Convert the lines from the one containing "From the available" through the last line of the rows into a numbered list. Leave out blank lines.
# Start of EXERCISE DATA
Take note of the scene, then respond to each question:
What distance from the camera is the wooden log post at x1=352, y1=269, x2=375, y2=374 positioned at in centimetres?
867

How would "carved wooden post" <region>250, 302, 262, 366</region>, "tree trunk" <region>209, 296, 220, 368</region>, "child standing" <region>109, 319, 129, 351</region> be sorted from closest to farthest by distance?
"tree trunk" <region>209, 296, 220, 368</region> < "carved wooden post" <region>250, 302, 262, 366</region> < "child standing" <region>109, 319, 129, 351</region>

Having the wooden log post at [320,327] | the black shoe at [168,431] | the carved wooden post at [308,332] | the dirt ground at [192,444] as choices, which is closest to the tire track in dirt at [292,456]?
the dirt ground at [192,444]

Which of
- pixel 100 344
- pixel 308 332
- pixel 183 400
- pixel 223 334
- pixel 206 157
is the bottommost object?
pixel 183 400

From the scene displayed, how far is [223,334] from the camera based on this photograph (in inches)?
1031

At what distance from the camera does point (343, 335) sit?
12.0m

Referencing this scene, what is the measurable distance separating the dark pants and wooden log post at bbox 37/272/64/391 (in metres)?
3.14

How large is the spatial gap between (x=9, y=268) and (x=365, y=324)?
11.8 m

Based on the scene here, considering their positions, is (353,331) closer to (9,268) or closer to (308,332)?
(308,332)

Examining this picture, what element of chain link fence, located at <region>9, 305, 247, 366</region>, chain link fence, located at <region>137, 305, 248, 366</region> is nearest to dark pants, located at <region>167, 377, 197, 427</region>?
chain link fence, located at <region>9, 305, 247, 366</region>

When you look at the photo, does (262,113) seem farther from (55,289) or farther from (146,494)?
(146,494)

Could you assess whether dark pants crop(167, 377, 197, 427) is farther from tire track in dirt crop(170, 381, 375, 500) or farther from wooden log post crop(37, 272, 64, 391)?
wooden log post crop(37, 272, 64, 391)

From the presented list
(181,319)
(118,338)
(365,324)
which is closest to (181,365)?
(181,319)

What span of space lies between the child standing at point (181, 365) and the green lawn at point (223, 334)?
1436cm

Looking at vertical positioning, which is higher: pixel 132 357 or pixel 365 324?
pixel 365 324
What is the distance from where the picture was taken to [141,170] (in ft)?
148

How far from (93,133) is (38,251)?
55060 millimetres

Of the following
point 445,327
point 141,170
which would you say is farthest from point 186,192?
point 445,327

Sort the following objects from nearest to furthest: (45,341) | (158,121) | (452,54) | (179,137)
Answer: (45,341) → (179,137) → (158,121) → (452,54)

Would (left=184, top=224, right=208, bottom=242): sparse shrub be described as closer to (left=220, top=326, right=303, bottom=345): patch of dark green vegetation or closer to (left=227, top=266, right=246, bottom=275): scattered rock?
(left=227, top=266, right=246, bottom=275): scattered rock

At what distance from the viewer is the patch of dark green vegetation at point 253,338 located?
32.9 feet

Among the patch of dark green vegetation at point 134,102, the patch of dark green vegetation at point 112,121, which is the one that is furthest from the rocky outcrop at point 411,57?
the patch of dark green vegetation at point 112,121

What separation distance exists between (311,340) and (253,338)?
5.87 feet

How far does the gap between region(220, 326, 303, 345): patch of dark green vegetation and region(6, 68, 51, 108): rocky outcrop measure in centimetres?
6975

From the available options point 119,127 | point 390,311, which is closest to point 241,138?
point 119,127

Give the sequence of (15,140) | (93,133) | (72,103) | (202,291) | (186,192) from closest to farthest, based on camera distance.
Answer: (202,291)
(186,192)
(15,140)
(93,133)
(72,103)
# End of EXERCISE DATA
## ANSWER FOR THIS EXERCISE
1. From the available options point 119,127 | point 390,311, which is closest to point 241,138?
2. point 119,127
3. Give the sequence of (15,140) | (93,133) | (72,103) | (202,291) | (186,192) from closest to farthest, based on camera distance.
4. Answer: (202,291)
5. (186,192)
6. (15,140)
7. (93,133)
8. (72,103)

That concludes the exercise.